Excerpt Start Marker

PATIENTS waiting for hip and knee replacements in Ayrshire are facing delays and cancellations to their operations after the loss of two orthopaedic surgeons.

Irvine surgeon Dr Graeme Holt, a consultant orthopaedic and trauma surgeon at Crosshouse Hospital, has been suspended pending trial in March for alleged domestic assault and threatening behaviour.

Dr Holt, 43, from Irvine, specialises in hip, knee and foot surgery, and is also the chairman of the Scottish Hip Fracture Advisory Group, which audits the quality of care annually across all of Scotland’s acute hospitals.

It is understood that he was suspended in January and is due to go on trial at Kilmarnock Sheriff Court on March 2, following a preliminary hearing earlier this month.

The orthopaedics service at Crosshouse has also been plunged into crisis following the early retirement of one of the health board’s most experienced orthopaedic surgeons, Dr Amanullah Khan, who has stepped down to set up a new orthopaedics service in Pakistan.

Crosshouse is already failing to meet waiting times targets for hip and knee surgeries, and the health board said the posts will be filled by locum doctors until long-term replacements can be recruited.

Patients whose operations need to be rescheduled are being contacted.

Excerpt End Marker
Data Start Marker

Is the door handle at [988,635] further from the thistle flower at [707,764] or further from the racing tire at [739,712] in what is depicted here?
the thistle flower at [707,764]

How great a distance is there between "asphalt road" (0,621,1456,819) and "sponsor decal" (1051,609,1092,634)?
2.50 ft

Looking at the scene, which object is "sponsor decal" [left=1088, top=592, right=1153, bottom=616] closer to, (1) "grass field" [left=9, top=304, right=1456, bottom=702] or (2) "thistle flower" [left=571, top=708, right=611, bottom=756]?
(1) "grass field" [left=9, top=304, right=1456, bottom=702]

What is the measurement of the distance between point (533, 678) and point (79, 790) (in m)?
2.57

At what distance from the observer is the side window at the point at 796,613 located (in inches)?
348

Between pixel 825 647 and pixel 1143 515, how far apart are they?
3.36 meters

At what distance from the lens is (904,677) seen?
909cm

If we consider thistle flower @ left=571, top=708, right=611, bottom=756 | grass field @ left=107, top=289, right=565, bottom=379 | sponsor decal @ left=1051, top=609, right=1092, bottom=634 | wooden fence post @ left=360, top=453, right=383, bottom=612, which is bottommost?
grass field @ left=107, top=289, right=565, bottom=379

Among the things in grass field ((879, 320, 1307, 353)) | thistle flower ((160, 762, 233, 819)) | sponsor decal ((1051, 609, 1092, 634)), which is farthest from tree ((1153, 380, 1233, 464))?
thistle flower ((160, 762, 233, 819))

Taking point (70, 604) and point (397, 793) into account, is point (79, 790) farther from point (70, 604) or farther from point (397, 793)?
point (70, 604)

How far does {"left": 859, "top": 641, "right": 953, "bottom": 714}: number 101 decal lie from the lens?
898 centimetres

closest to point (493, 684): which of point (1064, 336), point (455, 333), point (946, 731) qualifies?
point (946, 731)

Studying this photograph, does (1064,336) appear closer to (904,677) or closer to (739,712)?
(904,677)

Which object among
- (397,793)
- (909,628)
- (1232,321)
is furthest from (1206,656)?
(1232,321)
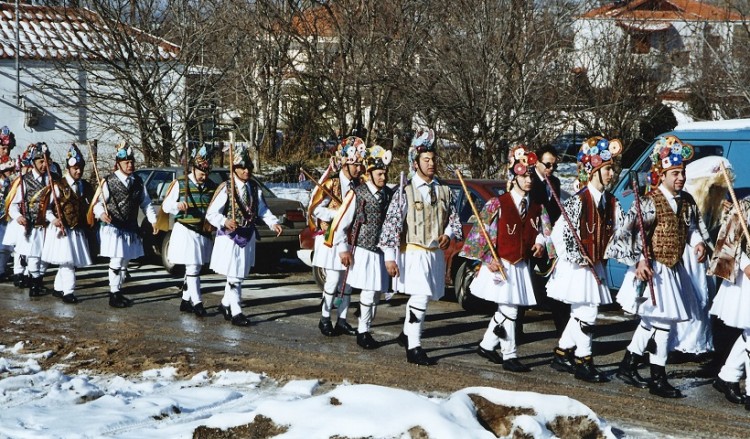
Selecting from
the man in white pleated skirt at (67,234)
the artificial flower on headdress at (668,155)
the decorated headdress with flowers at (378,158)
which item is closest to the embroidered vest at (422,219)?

Data End Marker
Data Start Marker

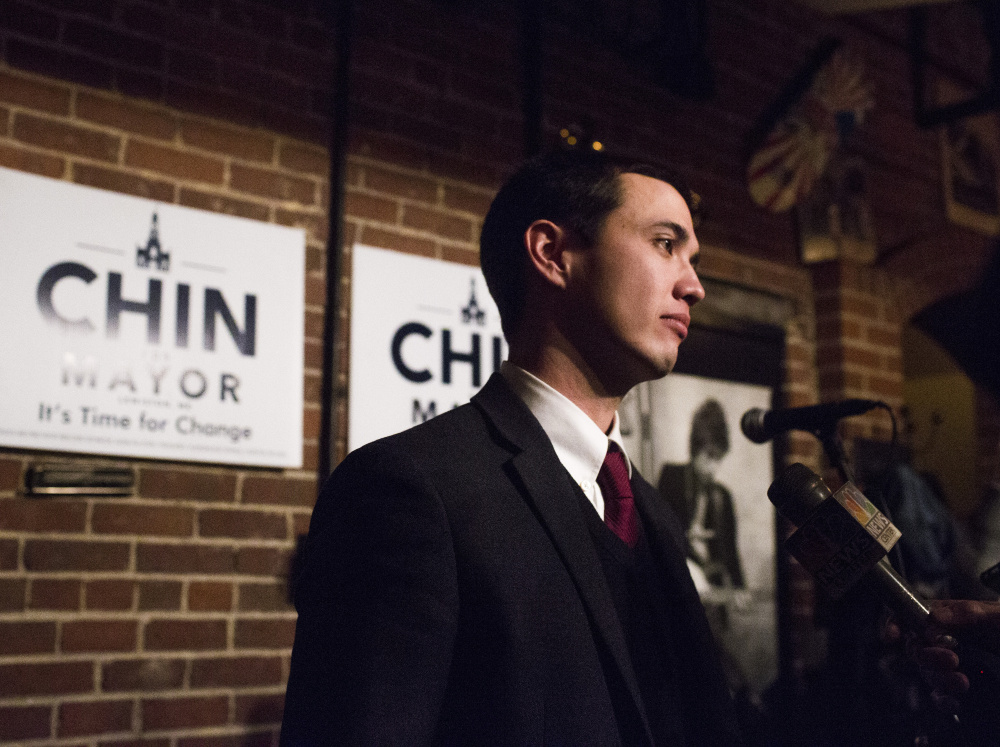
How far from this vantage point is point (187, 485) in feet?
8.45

Data End Marker
Data Start Marker

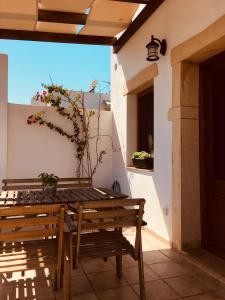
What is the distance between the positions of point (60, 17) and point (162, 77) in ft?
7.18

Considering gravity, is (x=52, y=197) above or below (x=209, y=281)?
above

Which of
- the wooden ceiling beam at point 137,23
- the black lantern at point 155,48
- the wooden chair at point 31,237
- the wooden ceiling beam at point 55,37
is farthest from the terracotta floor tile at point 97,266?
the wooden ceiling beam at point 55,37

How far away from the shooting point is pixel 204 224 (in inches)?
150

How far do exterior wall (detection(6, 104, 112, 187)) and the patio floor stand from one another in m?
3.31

Data End Marker

**Exercises to complete**:
**1)** In the article on Crosshouse Hospital's orthopaedic surgeons, what is Dr Amanullah Khan leaving to do?
**2)** Extend the article on Crosshouse Hospital's orthopaedic surgeons from its last sentence.

**Results by task**:
**1)** He is leaving to set up a new orthopaedics service in Pakistan.

**2)**
A source said doctors on the ground are already under pressure and worried about the impact the latest developments will have on workload and patient care.

They said it was likely the health board will have to send patients to the private sector to clear waiting lists.

They added: “We know that Ayr won’t take them because they haven’t in the past - they don’t have the capacity and actually, I don’t think they’re very keen to take on extra patients.

“The health board is already under pressure over the difference in waiting times for North and South Ayrshire. The wheels are shaky if not coming off.”

Patients in North Ayrshire are referred to Crosshouse for hip and knee replacements, while those in the south go to University Hospital Ayr for the procedures.

Figures leaked to our sister paper, the Herald last year revealed that those treated at Crosshouse over the previous three years had waited an average of 143 days - around five months - for a hip replacement, and 153 days for a knee replacement, in breach of the Scottish Government’s 12-week (84 day) Treatment Time Guarantee.

At Ayr, the average wait for both operations was 82 days.